▶ [RECORDS FOR THIS TASK]:
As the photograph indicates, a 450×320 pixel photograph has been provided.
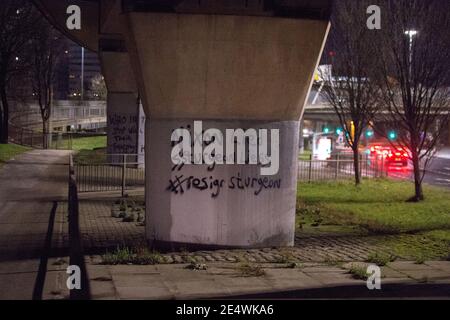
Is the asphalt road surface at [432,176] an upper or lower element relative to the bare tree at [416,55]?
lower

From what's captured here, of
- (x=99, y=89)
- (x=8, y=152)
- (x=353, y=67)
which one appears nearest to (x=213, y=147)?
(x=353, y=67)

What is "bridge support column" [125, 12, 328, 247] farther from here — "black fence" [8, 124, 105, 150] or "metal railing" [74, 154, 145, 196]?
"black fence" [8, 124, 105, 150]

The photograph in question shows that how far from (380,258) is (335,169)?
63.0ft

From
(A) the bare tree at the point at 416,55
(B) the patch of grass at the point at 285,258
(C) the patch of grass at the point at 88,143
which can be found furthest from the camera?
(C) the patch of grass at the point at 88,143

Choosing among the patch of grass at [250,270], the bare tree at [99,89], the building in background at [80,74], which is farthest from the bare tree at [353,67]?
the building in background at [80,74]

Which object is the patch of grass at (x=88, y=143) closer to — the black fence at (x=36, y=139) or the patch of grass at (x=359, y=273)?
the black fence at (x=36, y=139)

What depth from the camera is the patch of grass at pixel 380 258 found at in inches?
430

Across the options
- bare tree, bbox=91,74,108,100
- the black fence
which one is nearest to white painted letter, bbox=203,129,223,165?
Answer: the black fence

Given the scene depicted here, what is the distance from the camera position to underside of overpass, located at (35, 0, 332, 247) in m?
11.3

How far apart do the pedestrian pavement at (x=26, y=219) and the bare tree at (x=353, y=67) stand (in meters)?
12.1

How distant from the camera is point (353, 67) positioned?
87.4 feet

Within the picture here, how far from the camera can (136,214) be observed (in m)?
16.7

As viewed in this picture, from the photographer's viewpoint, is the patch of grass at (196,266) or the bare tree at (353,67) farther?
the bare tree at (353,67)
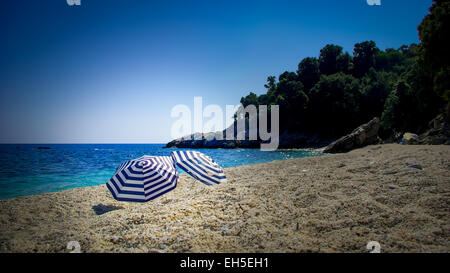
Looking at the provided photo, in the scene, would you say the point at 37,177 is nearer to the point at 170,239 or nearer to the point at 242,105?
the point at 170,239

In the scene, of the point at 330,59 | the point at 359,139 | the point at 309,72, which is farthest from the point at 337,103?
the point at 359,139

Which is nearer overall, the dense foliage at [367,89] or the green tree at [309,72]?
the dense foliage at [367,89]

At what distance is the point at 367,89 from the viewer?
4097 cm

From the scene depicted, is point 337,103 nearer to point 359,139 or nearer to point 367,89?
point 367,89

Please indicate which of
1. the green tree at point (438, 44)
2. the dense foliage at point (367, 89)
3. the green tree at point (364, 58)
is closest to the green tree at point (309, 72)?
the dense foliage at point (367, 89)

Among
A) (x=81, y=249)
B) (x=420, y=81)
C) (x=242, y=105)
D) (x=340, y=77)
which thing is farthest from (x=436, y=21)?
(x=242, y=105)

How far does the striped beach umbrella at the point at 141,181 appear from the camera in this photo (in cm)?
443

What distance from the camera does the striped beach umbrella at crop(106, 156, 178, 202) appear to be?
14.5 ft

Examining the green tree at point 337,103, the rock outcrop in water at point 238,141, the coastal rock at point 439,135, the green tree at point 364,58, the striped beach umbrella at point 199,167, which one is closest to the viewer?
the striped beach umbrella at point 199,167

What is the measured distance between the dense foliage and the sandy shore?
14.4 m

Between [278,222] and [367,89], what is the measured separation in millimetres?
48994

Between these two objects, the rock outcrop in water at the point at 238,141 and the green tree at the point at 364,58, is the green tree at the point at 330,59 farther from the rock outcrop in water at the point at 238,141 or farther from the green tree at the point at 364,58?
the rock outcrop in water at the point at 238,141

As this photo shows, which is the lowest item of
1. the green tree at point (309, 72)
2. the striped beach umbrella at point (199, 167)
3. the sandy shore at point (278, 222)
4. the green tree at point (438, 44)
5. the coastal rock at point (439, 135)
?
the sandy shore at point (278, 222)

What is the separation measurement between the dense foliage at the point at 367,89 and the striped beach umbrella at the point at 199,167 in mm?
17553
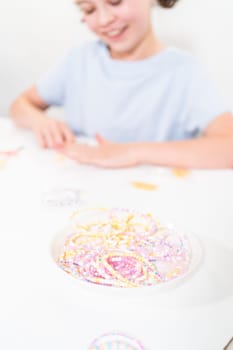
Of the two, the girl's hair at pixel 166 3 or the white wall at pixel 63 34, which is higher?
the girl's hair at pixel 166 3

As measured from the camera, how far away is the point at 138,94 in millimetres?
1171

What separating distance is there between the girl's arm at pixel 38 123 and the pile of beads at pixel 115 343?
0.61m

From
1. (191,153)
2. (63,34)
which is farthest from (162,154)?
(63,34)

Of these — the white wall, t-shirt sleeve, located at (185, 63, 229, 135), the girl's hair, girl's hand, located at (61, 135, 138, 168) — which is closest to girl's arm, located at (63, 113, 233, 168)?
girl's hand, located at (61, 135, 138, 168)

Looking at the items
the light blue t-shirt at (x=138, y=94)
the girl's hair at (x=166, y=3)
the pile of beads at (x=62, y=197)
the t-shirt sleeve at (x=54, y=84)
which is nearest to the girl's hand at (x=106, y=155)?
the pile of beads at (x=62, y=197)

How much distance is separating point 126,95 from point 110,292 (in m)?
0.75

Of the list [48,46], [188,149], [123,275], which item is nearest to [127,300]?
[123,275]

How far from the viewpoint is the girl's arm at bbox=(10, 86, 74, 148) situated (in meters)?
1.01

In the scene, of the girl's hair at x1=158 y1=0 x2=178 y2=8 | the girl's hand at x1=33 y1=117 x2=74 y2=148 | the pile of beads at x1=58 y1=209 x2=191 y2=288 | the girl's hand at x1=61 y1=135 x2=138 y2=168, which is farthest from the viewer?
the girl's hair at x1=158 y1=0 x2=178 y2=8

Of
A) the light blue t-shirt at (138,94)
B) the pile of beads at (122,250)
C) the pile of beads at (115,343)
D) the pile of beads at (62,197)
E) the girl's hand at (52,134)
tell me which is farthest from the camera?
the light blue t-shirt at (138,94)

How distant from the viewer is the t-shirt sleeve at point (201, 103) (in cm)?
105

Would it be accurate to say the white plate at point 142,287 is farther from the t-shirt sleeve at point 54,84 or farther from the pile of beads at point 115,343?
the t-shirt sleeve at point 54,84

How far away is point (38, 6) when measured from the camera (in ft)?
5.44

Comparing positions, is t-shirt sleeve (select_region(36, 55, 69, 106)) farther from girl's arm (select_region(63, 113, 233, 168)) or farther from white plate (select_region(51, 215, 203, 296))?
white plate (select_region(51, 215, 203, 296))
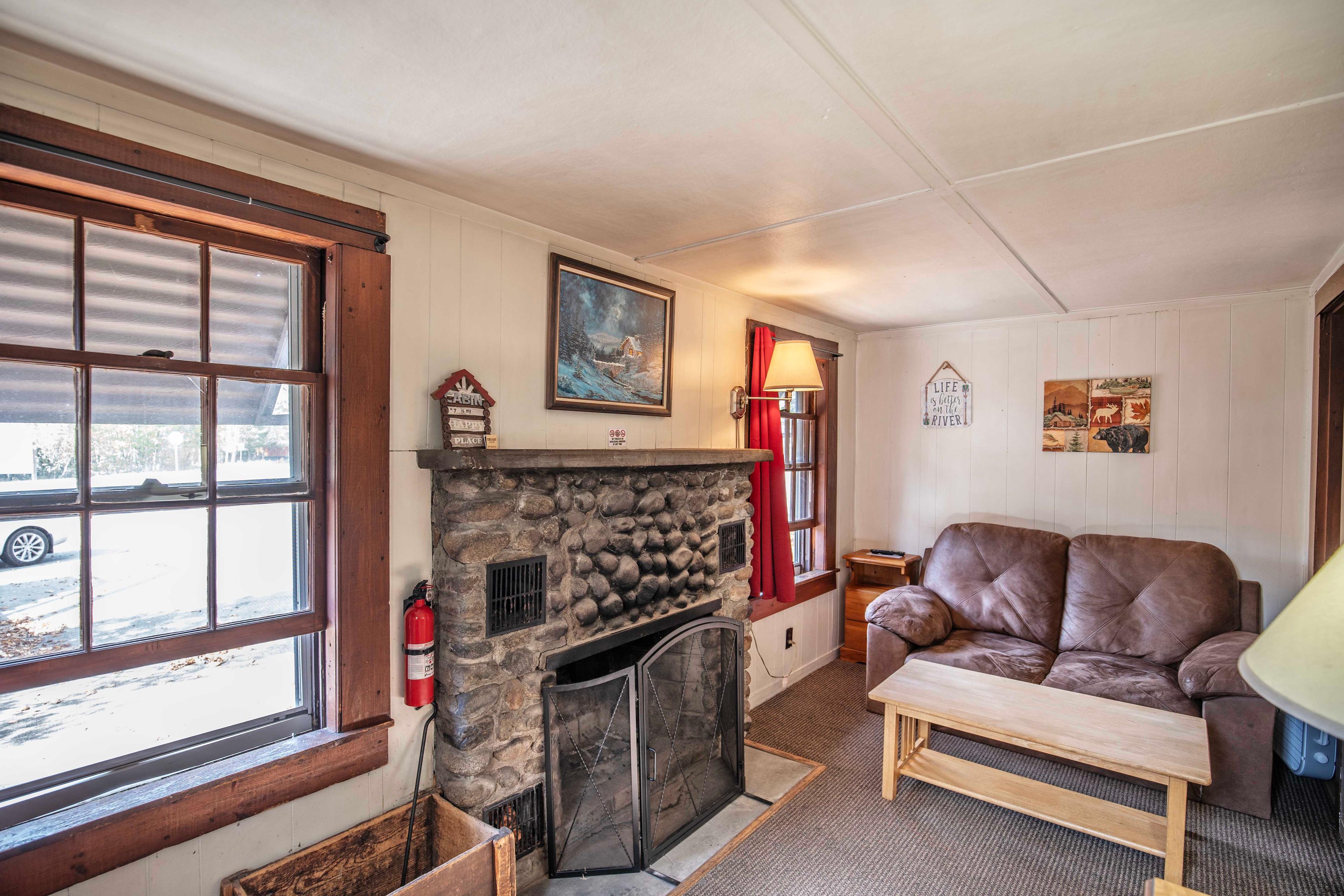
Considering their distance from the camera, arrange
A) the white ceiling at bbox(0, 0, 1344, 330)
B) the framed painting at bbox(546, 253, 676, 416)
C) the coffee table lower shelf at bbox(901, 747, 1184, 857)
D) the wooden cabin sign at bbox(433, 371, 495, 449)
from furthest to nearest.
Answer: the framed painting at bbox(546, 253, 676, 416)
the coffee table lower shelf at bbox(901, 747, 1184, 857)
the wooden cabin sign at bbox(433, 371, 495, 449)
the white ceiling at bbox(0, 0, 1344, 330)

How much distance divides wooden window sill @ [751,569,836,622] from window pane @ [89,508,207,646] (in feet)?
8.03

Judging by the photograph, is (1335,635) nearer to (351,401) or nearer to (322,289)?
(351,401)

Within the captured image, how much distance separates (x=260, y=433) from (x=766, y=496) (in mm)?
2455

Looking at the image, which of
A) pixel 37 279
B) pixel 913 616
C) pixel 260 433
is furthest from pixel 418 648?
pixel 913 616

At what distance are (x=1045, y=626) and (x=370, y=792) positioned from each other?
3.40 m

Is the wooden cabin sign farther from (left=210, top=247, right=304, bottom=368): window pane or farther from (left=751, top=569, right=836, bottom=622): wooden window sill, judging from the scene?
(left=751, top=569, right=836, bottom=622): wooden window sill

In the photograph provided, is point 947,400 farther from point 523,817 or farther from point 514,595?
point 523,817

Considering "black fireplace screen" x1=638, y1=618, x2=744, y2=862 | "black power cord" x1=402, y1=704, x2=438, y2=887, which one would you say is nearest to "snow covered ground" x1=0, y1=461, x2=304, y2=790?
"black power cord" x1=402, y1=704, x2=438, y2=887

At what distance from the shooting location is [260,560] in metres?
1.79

▶ [EXERCISE DIRECTIONS]:
Give back exactly the lines that run from the line with "How much distance divides" through the close of the material, counting both ends, and nothing more.

▶ [RESULT]:
How much distance divides wooden window sill @ [751,569,836,622] from window pane @ [89,508,207,646] (in feet)?
8.03

Judging by the photograph, is (1335,635) nearer to (351,401) or nearer to (322,289)?
(351,401)

Within the captured image, how much distance separates (x=260, y=433) from (x=766, y=496) (in mm)?
2455

Looking at the image, which of
A) pixel 37 279
B) pixel 913 616
C) pixel 260 433
is furthest from pixel 418 648?
pixel 913 616

At what distance are (x=1045, y=626) and (x=370, y=792) positioned from each other?
3.40 m

Is the wooden cabin sign farther from (left=210, top=247, right=304, bottom=368): window pane or farther from (left=751, top=569, right=836, bottom=622): wooden window sill, judging from the scene?
(left=751, top=569, right=836, bottom=622): wooden window sill

In the photograph provided, is point 947,400 farther from point 523,817 or farther from point 514,595?
point 523,817

Considering "black fireplace screen" x1=638, y1=618, x2=744, y2=862 | "black power cord" x1=402, y1=704, x2=438, y2=887, which one would you say is nearest to "snow covered ground" x1=0, y1=461, x2=304, y2=790?
"black power cord" x1=402, y1=704, x2=438, y2=887

At what distance from the shooting location is [260,560] in metres?
1.79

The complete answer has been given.